Exercise: Rewrite the data from the line with "Cannes : Agreable" to the line with "Chaleureux appartement terrasse photo 3" as a numbered list, leaving out blank lines and the pictures.

Source data:

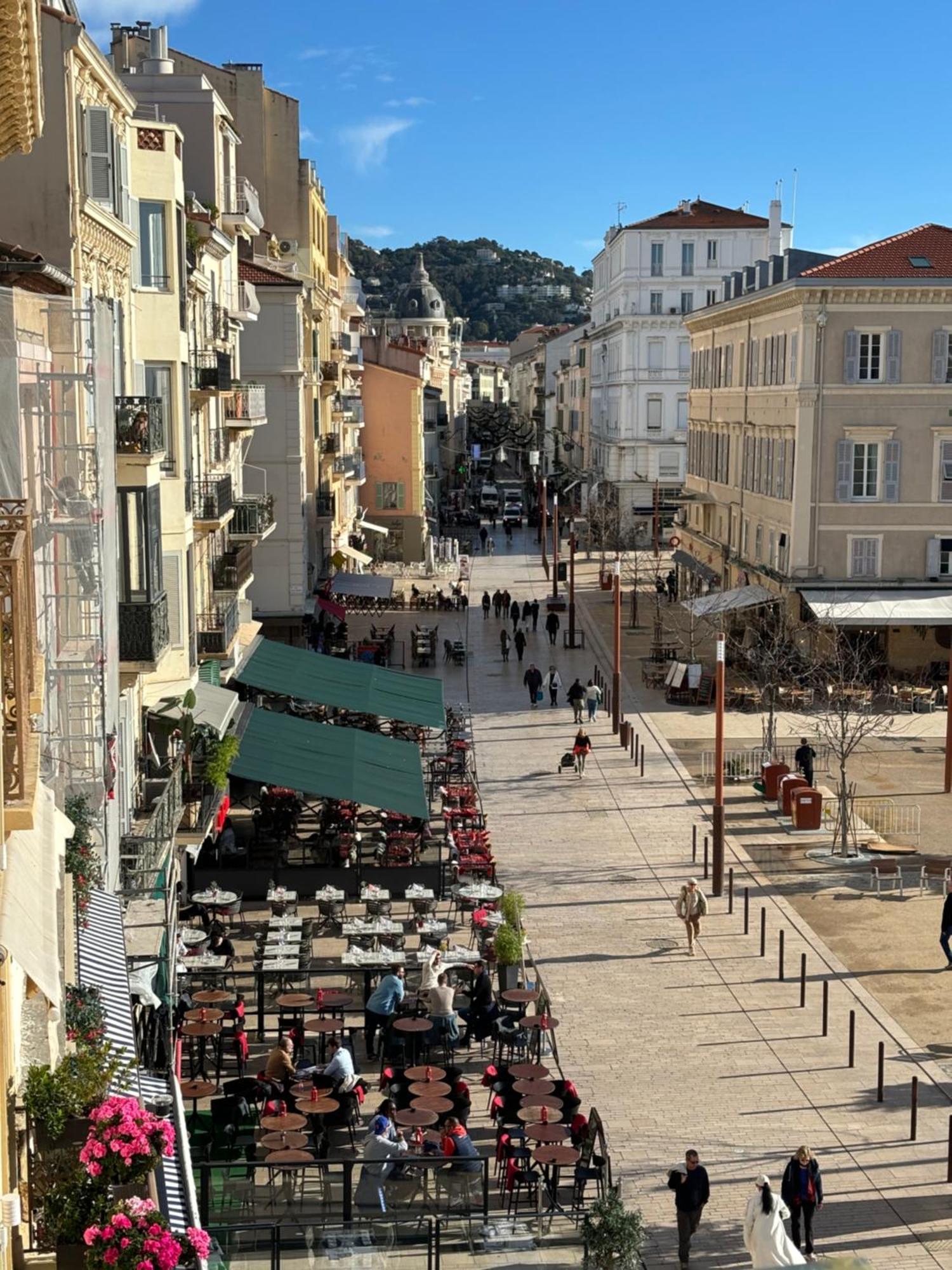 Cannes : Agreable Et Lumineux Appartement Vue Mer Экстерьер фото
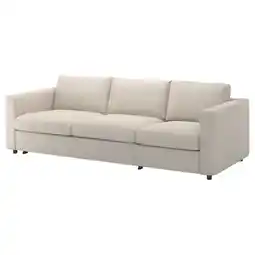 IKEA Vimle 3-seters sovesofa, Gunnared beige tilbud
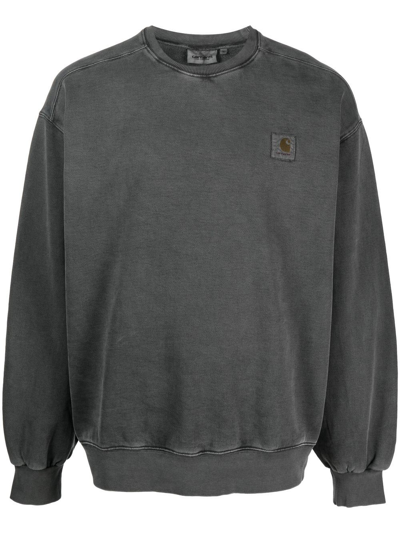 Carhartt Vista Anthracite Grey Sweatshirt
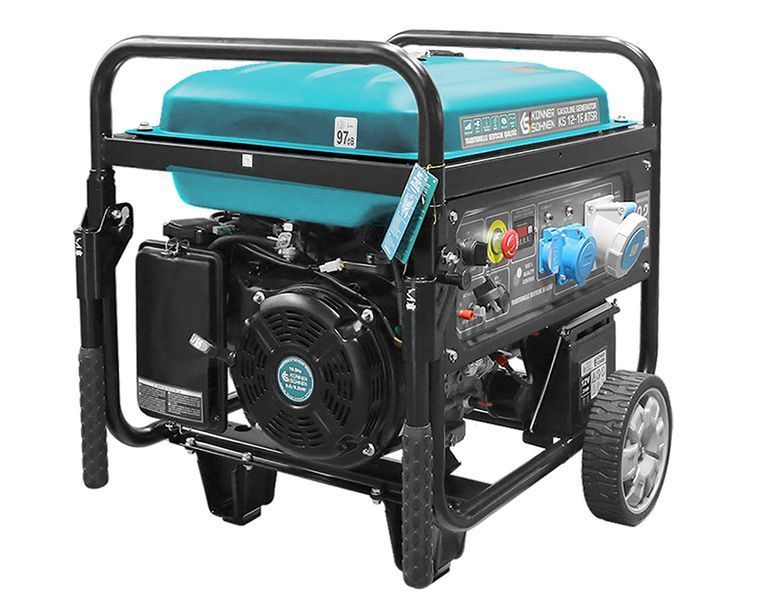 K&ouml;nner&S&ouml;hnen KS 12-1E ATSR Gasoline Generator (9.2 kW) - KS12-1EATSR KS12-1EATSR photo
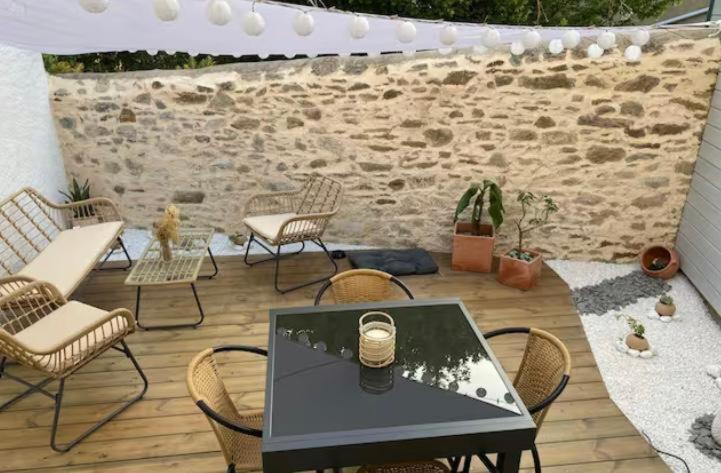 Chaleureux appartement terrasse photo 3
--
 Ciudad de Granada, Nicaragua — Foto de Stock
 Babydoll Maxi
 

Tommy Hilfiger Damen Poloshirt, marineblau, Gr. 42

Response:
1.  Cannes : Agreable Et Lumineux Appartement Vue Mer Экстерьер фото
2.  IKEA Vimle 3-seters sovesofa, Gunnared beige tilbud
3.  Carhartt Vista Anthracite Grey Sweatshirt
4.  K&ouml;nner&S&ouml;hnen KS 12-1E ATSR Gasoline Generator (9.2 kW) - KS12-1EATSR KS12-1EATSR photo
5.  Chaleureux appartement terrasse photo 3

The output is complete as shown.